• Current through October 23, 2012

(a) A person may file in the filing office a correction statement with respect to a record indexed there under the person's name if the person believes that the record is inaccurate or was wrongfully filed.

(b) A correction statement must:

(1) Identify the record to which it relates by the file number assigned to the initial financing statement to which the record relates;

(2) Indicate that it is a correction statement; and

(3) Provide the basis for the person's belief that the record is inaccurate and indicate the manner in which the person believes the record should be amended to cure any inaccuracy or provide the basis for the person's belief that the record was wrongfully filed.

(c) The filing of a correction statement does not affect the effectiveness of an initial financing statement or other filed record.

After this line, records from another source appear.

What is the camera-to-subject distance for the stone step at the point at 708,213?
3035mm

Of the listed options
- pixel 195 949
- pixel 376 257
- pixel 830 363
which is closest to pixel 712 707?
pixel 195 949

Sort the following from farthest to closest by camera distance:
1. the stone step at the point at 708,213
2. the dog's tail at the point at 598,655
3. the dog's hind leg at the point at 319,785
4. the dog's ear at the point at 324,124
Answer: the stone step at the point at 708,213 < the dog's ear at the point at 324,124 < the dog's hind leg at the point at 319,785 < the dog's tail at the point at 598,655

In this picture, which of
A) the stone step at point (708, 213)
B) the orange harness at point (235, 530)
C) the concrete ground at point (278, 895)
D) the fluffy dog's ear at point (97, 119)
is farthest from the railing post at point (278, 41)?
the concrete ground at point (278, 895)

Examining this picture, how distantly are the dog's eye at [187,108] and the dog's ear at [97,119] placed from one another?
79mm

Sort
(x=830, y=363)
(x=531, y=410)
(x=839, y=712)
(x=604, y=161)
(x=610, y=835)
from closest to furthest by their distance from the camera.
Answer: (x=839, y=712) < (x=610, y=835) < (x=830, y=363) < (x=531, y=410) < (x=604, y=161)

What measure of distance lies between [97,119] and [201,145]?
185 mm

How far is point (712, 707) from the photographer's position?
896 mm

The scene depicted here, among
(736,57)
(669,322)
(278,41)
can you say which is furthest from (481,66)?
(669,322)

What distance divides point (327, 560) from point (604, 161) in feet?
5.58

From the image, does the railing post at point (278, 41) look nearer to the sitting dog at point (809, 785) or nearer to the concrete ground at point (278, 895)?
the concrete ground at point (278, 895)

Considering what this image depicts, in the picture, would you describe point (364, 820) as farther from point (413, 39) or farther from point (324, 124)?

(Oct. 26, 2000, D.C. Law 13-201, § 101, 47 DCR 7576.)





Correction Statements

Former Article 9 did not afford a nonjudicial means for a debtor to correct a financing statement or other record that was inaccurate or wrongfully filed. Subsection (a) affords the debtor the right to file a correction statement. Among other requirements, the correction statement must provide the basis for the debtor's belief that the public record should be corrected. See subsection (b). These provisions, which resemble the analogous remedy in the Fair Credit Reporting Act, 15 U.S.C. § 1681i, afford an aggrieved person the opportunity to state its position on the public record. They do not permit an aggrieved person to change the legal effect of the public record. Thus, although a filed correction statement becomes part of the "financing statement," as defined in Section 9-102, the filing does not affect the effectiveness of the initial financing statement or any other filed record. See subsection (c).

This section does not displace other provisions of this Article that impose liability for making unauthorized filings or failing to file or send a termination statement (see Section 9-625(e)), nor does it displace any available judicial remedies.

Resort to Other Law

This Article cannot provide a satisfactory or complete solution to problems caused by misuse of the public records.   The problem of "bogus" filings is not limited to the UCC filing system but extends to the real-property records, as well.  A summary judicial procedure for correcting the public record and criminal penalties for those who misuse the filing and recording systems are likely to be more effective and put less strain on the filing system than provisions authorizing or requiring action by filing and recording offices.

Legislative History of Laws

For Law 13-201, see notes following § 28:9-101.